Réduction de la dépense publique - Une question au cœur des débats
La hausse des dépenses publiques, trajectoire presque inévitable dans un monde de plus en plus compétitif où la démographie s’accroît, est au cœur des préoccupations du gouvernement français. La population s’accorde à penser qu’il est nécessaire d’en avoir une plus grande maîtrise. Mais il semble plus difficile de trouver un accord quant aux domaines sur lesquels réaliser des économies.
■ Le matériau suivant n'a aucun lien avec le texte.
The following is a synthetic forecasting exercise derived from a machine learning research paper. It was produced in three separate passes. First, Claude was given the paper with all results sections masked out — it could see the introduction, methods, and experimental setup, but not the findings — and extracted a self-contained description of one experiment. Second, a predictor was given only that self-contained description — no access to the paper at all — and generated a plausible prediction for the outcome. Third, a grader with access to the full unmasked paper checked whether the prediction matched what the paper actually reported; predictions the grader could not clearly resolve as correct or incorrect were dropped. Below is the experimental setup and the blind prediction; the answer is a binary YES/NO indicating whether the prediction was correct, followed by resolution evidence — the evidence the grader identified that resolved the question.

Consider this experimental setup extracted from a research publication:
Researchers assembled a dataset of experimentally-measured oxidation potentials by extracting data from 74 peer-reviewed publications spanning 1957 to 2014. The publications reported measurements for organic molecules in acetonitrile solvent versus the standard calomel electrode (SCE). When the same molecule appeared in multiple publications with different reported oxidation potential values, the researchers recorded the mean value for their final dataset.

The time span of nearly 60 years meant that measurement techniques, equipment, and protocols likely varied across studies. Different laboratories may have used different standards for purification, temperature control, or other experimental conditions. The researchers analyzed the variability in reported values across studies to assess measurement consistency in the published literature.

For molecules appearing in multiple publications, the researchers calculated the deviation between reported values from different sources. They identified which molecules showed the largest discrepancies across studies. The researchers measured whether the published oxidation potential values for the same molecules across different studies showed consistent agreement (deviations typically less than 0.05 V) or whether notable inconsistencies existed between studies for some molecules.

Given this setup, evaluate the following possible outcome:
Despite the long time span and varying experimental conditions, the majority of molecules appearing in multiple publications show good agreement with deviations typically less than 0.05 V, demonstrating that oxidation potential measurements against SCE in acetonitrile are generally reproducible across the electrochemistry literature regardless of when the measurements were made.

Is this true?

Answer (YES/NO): NO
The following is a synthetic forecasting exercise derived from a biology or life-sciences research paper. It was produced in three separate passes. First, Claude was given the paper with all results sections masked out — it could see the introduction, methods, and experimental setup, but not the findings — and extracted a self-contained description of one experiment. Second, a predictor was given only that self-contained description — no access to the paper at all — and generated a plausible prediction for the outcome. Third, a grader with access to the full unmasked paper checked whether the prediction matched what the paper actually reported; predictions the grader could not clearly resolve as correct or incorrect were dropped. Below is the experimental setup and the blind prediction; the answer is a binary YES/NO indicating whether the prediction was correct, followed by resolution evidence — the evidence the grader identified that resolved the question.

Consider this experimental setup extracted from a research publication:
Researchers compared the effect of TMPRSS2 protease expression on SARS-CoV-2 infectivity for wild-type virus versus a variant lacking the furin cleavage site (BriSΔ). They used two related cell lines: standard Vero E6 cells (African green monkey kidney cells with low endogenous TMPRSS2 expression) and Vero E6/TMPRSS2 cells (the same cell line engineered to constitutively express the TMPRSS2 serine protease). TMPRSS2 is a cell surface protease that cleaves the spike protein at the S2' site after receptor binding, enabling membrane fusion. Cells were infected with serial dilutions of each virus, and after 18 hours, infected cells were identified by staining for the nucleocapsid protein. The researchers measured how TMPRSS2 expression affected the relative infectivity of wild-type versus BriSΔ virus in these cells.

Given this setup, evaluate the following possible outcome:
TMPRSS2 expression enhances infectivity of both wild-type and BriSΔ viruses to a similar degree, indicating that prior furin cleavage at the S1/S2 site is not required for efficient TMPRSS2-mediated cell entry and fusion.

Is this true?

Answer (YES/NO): NO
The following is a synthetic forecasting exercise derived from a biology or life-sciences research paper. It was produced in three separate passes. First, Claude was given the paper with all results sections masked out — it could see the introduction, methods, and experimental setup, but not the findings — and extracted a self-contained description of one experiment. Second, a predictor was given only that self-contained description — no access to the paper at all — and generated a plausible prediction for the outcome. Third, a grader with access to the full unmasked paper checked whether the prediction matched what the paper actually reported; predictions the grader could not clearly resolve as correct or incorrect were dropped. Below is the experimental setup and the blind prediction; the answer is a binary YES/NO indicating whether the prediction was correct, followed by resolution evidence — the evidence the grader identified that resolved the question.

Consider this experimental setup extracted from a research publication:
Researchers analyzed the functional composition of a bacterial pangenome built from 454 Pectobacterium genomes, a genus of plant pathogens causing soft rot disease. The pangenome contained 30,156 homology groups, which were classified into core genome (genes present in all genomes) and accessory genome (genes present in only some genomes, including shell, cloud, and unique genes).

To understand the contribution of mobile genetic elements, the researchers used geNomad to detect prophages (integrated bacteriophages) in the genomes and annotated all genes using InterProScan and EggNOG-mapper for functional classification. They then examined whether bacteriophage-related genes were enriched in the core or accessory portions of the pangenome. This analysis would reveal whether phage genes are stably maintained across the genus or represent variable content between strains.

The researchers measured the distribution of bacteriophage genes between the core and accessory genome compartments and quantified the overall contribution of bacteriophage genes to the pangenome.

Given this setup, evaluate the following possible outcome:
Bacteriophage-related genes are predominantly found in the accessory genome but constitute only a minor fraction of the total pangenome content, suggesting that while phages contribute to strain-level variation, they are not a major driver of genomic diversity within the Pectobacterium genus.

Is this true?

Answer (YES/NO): NO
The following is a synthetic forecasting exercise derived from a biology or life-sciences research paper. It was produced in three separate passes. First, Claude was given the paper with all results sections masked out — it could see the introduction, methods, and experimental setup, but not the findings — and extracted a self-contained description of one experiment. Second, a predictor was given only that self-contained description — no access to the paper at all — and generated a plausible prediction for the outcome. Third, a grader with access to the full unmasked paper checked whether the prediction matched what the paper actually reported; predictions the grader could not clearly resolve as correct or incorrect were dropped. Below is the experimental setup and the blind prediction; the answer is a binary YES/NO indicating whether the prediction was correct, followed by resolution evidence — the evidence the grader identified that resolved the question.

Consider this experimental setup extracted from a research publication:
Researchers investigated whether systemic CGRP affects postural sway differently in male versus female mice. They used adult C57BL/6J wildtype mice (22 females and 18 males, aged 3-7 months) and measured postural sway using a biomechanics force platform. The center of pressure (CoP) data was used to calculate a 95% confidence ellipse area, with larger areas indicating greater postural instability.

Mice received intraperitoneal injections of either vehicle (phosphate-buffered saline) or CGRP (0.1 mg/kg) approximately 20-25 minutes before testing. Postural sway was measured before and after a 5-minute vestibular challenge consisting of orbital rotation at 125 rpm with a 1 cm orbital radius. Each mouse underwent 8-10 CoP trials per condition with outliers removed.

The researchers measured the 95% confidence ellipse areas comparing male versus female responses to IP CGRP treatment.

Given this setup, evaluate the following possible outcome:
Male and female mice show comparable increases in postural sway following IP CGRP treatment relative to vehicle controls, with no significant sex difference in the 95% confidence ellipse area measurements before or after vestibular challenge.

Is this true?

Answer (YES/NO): NO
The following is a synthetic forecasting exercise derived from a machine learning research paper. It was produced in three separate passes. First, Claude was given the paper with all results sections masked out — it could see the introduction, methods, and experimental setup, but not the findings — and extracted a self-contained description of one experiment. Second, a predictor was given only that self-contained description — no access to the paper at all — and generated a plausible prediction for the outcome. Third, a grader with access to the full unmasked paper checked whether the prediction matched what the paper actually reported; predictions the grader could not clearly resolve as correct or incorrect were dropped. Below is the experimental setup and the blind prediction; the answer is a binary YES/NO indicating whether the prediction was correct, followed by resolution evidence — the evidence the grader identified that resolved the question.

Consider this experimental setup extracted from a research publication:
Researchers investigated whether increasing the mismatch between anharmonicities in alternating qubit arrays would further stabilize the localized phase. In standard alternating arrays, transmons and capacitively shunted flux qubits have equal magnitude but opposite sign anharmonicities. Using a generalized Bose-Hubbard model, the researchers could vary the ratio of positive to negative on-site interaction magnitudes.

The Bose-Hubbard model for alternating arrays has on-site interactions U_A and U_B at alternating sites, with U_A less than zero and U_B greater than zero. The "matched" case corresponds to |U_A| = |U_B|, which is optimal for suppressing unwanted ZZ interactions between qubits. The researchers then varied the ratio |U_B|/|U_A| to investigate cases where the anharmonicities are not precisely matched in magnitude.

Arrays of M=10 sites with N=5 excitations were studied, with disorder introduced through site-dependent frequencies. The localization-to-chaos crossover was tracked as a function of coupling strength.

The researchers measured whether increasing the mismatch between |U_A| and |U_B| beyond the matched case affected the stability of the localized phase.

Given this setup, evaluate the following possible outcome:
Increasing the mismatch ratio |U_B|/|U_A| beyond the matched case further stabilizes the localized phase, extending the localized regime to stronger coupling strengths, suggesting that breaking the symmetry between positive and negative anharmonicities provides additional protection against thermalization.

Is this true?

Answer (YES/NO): YES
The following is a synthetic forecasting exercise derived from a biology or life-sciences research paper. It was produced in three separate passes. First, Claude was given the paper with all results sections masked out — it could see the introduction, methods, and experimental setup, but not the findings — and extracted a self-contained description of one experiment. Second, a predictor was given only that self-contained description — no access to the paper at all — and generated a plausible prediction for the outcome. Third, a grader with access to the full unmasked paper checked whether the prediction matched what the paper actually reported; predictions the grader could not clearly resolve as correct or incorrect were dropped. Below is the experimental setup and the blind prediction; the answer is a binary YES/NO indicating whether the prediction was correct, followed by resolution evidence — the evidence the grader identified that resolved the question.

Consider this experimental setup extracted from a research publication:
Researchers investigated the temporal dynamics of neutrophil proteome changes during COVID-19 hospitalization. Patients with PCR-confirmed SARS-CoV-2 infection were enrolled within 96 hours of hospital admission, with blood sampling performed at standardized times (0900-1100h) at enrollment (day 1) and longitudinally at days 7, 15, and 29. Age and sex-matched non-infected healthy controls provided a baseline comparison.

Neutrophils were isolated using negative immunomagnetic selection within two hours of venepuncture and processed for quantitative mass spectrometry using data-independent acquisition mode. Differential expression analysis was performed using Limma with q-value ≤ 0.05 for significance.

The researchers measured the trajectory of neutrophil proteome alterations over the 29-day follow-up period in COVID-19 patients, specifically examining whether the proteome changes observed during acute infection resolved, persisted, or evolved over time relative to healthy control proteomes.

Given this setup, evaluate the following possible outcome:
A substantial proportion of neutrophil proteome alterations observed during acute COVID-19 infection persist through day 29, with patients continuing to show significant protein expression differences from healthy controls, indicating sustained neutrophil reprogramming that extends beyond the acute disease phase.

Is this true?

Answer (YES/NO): YES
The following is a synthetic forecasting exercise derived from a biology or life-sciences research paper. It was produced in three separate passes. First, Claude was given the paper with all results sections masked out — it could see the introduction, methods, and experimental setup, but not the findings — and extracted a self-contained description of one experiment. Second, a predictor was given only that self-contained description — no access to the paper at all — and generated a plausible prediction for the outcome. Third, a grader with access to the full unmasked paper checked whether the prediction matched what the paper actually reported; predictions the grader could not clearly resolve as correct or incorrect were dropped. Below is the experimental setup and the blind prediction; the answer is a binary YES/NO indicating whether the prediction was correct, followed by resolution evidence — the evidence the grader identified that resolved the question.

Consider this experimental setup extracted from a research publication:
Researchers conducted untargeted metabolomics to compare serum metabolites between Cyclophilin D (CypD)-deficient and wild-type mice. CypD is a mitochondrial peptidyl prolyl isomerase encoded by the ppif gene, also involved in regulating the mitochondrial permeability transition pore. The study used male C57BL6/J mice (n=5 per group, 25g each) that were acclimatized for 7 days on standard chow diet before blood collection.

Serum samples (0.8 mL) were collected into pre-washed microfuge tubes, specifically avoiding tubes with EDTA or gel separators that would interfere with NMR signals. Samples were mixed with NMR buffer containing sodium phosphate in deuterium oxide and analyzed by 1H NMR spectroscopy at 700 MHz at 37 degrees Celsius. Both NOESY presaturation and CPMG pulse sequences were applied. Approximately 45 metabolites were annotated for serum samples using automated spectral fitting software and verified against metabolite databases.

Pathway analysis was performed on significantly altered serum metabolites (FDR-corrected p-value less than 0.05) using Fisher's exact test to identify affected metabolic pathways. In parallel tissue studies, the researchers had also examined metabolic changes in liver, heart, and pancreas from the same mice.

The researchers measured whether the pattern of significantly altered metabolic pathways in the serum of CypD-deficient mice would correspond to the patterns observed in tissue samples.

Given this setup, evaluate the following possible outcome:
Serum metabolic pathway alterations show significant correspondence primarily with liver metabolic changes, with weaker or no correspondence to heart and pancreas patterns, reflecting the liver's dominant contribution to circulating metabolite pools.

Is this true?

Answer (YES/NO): NO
Par Flore Thumm- © Shutterstock - 360b

Les dépenses publiques françaises sont parmi les plus élevées des pays de la zone européenne, atteignant 56,4 % du PIB pour l’année 2017. La spécificité hexagonale porterait sur le régime presque exclusivement public de la sécurité sociale, ainsi que sur l’important budget de la défense. Cependant, aucune ligne de conduite claire et fixe n’est pour l’instant établie pour réduire les dépenses. Les Français sont en attente des futures réformes du service public : selon un sondage Elabe de mai dernier, près de 80 % d’entre eux jugent urgent de réduire la dette du pays, en jouant avant tout sur le levier des dépenses publiques.
DES RÉFORMES TÂTONNANTES
La baisse des dépenses publiques est une préoccupation de longue date dans l’Hexagone. Sous la présidence de Nicolas Sarkozy, la Révision générale des politiques publiques (RGPP) – renommée Modernisation de l’action publique (MAP) sous le quinquennat de François Hollande – atteste déjà d’une volonté de réduire les coûts de fonctionnement des services publics. Dans son programme, Emmanuel Macron s’est engagé à diminuer la dépense publique de trois points d’ici 2022. Un objectif jugé raisonnable par les économistes de France Stratégie, selon une note publiée en mai.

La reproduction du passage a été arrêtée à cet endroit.